-- start of Selected excerpt --

During the mid-1990's, after the transition in political landscape, South Africa faced several challenges. One of these issues was the question about how to create sufficient housing for all previously disadvantaged citizens. At this point in time, there were many informal settlements around the country with abodes constructed from scrap sheet metal, sign boards and various acquired bindings. 

Around this decade, the factory had opened up a new foundry facility to cast aluminium. Intricate parts were now available for fabrication and were being used for a range of paving brick footplates. Other foundry-made parts also made it impossible to replicate by informal brick machine manufacturers who had begun to copy the successful range of brick-making machinery Doubell offered.

These two scenarios created the rise of the RDP brick machine. "RDP" is the acronym for Reconstruction and Development Programme, which was a frequently-used buzzword in the 1990's. It went back to the Jumbo MK1 roots, favouring a more versatile machine for use by a multitude of groups with housing in high demand.

Unfortunately, whilst the machine itself was a robust brick-maker, the production output made it less desirable than the Jumbo MK2 even despite its ease of manufacturing scalability. The Jumbo MK3 was also gaining momentum as a high-production machine and entrepreneurs found more value to be had there instead of the RDP.

What could have been a real game-changer for South Africa and its housing crisis became a less-desirable product for the individual buyers. This, coupled with the newly implemented BEE focus, made the marketing & mass-sale of the brick machine to government a misfire of good intentions. The RDP had one revision but was taken out of production just two years after its inception in 1996.

-- end of Selected excerpt --
-- start of Record excerpts --

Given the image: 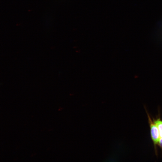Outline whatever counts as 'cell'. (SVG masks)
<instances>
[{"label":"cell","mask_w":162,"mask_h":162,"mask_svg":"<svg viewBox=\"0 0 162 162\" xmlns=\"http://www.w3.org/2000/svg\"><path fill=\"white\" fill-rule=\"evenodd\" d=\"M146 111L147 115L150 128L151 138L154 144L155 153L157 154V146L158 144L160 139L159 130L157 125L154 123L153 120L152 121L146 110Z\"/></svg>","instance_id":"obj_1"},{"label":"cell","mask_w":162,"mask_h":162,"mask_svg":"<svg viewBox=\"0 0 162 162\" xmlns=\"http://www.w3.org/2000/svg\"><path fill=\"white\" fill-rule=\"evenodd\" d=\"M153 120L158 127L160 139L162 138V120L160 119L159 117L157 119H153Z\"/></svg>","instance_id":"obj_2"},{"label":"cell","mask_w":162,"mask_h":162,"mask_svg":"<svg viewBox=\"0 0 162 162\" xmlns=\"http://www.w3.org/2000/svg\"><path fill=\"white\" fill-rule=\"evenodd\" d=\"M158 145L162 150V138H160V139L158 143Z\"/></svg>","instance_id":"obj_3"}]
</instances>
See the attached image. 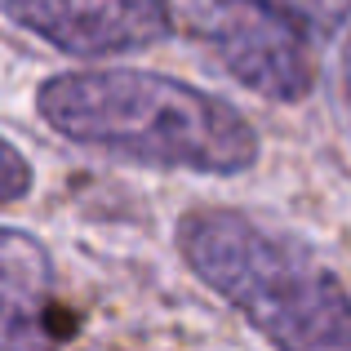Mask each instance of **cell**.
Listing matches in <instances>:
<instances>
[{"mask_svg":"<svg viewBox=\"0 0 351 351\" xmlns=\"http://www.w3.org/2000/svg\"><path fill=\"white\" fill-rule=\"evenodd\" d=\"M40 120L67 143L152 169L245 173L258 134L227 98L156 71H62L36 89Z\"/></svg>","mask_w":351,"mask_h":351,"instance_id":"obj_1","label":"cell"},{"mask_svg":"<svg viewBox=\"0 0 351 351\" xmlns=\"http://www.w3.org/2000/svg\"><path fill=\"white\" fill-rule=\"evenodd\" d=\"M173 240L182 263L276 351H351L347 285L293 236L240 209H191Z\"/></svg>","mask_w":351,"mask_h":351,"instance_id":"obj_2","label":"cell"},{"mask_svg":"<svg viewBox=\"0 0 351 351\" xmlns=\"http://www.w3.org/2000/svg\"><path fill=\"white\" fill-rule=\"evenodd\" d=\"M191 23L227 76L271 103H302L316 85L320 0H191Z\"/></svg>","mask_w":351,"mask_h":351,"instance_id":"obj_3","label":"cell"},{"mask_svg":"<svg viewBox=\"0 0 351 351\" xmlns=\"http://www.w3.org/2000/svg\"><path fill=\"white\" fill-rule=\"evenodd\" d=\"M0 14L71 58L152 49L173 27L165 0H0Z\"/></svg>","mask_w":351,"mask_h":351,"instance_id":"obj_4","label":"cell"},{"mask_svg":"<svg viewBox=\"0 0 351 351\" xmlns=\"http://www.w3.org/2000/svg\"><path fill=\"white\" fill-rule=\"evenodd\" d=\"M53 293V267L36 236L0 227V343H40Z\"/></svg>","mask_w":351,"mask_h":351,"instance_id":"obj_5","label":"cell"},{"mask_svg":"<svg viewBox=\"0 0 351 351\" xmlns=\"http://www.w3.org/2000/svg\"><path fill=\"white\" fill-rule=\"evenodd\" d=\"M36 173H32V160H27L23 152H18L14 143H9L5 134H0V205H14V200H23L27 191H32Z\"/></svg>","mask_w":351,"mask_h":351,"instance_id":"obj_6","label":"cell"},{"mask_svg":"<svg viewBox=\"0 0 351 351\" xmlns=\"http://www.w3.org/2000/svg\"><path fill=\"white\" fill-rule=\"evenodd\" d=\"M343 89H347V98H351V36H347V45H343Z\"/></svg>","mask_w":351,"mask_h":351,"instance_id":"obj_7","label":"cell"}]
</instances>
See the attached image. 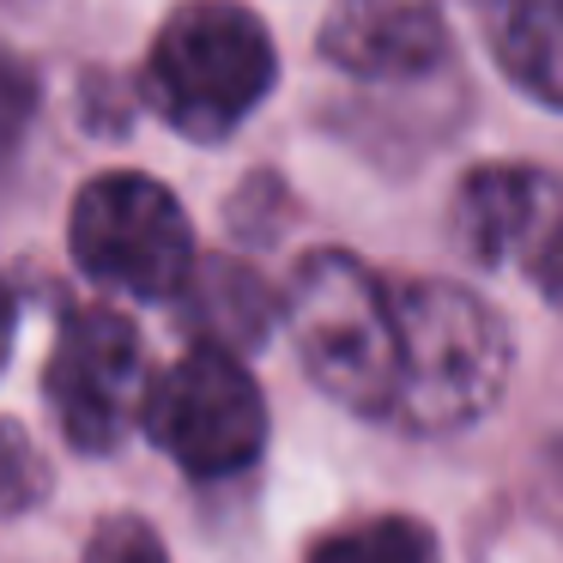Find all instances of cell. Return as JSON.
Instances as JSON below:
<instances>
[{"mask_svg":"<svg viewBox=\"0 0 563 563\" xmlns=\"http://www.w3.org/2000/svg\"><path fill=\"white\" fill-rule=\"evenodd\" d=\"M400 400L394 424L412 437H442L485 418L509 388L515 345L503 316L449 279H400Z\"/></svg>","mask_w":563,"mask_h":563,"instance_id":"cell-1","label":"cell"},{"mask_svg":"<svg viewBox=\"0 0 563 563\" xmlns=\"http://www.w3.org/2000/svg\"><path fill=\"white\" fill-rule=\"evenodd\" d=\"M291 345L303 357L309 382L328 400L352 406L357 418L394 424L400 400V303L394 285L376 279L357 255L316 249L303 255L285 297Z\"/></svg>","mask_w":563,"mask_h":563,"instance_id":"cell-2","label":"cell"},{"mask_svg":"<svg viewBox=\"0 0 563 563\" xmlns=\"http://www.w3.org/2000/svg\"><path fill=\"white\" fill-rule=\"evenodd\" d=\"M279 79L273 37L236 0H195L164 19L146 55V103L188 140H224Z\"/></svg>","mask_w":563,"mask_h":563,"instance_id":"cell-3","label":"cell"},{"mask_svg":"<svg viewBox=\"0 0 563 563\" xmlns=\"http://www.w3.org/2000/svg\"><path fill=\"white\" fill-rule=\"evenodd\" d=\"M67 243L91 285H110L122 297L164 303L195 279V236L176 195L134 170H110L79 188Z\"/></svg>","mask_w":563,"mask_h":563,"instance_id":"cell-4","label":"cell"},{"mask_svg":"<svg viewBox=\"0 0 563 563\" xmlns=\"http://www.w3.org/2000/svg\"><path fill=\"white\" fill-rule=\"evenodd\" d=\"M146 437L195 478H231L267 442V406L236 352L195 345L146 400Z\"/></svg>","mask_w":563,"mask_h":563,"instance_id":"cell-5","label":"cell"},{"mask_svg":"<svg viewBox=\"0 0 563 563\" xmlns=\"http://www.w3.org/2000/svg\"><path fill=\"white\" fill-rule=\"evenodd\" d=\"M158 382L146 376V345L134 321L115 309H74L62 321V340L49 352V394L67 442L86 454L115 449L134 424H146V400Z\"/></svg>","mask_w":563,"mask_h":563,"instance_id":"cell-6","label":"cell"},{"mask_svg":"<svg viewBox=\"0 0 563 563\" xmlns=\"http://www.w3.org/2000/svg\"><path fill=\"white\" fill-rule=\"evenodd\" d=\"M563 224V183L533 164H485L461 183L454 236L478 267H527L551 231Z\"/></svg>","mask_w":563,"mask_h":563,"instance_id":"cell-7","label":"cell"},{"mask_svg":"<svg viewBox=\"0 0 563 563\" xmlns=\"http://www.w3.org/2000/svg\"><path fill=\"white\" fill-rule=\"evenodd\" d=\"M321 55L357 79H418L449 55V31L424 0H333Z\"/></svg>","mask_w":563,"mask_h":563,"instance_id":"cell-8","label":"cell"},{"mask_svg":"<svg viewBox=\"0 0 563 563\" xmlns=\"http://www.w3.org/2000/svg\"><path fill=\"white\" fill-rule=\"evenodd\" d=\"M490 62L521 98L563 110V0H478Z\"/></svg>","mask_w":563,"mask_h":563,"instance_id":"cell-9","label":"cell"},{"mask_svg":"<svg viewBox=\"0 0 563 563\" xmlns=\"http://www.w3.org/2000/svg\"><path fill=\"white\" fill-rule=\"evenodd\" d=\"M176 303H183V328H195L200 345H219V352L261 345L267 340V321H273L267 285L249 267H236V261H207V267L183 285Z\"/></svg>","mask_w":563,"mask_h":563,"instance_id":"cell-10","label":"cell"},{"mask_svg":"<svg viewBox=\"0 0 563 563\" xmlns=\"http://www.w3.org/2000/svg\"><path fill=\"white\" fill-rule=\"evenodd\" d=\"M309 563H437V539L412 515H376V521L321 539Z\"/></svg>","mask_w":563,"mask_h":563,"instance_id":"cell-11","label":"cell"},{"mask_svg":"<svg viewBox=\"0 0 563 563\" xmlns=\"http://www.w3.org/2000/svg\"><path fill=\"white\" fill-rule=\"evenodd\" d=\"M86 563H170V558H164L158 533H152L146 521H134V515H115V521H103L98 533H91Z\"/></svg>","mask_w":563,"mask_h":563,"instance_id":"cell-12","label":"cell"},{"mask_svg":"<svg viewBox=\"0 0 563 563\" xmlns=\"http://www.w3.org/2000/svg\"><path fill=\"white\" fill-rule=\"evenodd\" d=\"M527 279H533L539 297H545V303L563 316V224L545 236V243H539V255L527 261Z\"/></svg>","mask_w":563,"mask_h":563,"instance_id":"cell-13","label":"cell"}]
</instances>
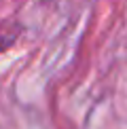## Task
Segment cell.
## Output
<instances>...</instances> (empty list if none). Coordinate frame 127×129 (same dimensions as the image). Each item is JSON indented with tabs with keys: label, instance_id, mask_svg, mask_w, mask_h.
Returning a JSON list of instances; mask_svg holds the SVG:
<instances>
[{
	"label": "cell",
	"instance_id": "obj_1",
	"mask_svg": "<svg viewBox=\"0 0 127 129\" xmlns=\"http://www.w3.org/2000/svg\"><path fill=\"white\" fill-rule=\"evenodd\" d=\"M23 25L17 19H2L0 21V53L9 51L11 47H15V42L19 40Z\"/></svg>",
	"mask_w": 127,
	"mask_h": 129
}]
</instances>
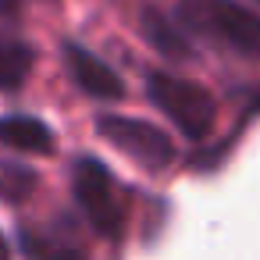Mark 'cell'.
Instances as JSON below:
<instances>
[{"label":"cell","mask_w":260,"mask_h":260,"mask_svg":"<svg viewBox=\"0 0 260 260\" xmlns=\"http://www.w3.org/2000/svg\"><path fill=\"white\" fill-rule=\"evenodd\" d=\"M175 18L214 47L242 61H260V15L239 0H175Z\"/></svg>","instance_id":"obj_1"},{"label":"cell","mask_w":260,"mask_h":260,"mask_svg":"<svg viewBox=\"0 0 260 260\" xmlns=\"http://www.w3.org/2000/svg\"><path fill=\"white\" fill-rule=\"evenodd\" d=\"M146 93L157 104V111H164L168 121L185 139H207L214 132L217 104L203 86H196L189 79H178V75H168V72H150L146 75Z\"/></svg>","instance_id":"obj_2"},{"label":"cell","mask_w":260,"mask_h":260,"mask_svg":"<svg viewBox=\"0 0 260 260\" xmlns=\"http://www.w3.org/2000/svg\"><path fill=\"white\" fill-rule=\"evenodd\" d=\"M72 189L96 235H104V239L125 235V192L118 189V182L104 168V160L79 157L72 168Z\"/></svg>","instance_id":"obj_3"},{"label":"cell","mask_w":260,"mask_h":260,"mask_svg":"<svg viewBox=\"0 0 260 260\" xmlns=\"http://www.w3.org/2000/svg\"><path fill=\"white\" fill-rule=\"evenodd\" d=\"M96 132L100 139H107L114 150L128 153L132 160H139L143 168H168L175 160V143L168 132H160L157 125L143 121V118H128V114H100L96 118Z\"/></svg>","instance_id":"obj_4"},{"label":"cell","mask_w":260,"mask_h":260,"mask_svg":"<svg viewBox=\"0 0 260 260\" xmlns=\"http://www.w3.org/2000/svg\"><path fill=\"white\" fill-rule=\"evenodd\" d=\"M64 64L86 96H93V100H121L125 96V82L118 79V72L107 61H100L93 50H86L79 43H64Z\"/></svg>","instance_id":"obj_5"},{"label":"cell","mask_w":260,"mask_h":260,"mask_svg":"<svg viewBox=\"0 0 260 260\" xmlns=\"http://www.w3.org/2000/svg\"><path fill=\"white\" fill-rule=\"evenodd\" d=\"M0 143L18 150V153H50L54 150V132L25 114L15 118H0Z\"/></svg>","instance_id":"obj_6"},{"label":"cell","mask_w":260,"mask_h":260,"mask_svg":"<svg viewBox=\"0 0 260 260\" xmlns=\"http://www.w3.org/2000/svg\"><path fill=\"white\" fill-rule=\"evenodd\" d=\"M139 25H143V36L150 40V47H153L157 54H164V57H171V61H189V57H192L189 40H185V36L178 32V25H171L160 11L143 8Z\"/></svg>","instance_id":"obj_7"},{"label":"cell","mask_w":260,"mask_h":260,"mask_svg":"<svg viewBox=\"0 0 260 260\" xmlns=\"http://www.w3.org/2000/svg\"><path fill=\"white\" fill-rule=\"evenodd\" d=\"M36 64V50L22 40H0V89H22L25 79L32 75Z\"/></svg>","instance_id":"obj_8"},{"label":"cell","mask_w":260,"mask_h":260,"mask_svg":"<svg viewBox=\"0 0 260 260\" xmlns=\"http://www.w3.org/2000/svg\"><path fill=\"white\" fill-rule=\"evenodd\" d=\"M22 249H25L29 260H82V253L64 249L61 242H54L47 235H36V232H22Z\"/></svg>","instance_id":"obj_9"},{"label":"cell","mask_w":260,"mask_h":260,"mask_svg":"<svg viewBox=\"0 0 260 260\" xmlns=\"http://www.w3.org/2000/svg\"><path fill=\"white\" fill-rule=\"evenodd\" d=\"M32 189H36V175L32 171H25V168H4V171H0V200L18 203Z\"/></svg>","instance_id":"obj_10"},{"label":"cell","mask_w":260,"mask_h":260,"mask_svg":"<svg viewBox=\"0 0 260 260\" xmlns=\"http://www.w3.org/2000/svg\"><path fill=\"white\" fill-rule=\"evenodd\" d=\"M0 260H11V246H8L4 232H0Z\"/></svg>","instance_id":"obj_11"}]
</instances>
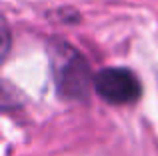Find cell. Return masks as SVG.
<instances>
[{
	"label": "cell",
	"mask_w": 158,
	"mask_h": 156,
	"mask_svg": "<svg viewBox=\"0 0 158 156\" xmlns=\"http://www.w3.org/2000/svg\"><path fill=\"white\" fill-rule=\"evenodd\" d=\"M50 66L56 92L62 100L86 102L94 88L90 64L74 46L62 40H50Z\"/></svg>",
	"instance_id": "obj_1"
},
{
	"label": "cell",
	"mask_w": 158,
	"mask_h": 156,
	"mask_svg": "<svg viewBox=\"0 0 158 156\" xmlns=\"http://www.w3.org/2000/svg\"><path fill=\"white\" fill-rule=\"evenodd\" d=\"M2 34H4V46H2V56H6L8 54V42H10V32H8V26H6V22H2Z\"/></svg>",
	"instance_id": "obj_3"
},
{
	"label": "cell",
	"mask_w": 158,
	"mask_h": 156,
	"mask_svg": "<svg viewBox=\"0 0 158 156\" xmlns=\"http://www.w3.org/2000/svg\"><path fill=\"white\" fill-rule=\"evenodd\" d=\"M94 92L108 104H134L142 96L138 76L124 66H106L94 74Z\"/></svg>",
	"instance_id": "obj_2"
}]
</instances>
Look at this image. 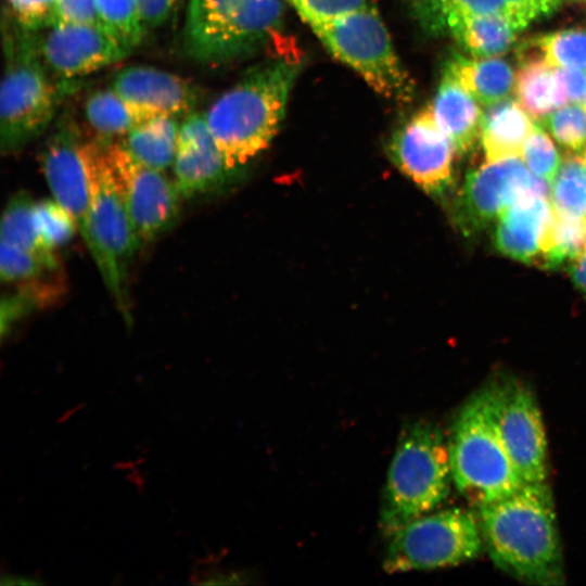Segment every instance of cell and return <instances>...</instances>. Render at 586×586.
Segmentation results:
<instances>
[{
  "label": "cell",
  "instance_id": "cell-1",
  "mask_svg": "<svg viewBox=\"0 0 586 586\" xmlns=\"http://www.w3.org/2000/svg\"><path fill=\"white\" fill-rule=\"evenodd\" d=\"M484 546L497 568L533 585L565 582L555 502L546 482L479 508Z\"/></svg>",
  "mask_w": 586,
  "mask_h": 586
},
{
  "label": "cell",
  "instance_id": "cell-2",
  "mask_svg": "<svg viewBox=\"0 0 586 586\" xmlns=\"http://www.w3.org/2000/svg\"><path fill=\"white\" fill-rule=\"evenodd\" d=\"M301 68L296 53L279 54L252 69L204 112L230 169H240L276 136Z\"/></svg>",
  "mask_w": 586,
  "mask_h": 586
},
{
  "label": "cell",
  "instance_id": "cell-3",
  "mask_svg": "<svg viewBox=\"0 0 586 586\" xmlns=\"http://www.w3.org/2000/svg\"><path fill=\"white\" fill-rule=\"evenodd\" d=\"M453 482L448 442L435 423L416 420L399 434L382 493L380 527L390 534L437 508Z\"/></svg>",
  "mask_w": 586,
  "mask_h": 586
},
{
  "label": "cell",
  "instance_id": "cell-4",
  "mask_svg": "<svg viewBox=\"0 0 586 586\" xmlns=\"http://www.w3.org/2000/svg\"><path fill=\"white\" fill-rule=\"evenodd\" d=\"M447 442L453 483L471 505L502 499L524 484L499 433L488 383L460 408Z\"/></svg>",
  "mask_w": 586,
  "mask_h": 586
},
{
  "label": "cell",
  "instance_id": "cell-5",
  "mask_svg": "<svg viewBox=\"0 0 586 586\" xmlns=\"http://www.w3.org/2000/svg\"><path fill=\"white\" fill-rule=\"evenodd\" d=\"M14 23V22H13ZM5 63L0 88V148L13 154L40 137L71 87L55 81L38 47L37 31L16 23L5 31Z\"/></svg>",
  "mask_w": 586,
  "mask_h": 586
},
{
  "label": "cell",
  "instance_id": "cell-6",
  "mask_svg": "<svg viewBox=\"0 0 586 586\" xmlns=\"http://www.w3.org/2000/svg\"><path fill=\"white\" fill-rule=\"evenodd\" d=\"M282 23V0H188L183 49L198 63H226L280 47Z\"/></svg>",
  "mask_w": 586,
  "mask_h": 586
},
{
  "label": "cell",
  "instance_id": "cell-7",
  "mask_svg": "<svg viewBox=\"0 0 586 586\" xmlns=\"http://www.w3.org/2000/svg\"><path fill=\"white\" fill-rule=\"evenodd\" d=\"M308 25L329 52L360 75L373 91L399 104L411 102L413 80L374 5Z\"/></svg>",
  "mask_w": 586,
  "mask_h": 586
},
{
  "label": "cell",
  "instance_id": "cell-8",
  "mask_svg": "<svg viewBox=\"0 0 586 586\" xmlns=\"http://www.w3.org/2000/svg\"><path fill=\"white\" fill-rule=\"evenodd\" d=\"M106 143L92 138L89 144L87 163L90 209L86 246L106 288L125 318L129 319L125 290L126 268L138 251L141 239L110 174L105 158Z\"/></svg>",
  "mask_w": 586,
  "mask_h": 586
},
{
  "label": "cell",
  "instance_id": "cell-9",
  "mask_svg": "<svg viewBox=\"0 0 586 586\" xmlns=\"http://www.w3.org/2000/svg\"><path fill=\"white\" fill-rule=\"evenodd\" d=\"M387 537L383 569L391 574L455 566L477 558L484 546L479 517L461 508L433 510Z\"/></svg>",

-- end of Record excerpts --

▶ [Stated task A]
Answer these questions from the RDP brick machine text:
(i) What does the acronym "RDP" stand for?
(ii) Which machine was gaining momentum as a high-production machine?
(iii) How many revisions did the RDP have?
▶ [Stated task B]
Write out the RDP brick machine text from "What could have" to "inception in 1996.", renaming "game-changer" as "breakthrough".
The rows have no connection to the RDP brick machine text.

▶ [Output A]
(i) Reconstruction and Development Programme
(ii) The Jumbo MK3
(iii) One

▶ [Output B]
What could have been a real breakthrough for South Africa and its housing crisis became a less-desirable product for the individual buyers. This, coupled with the newly implemented BEE focus, made the marketing & mass-sale of the brick machine to government a misfire of good intentions. The RDP had one revision but was taken out of production just two years after its inception in 1996.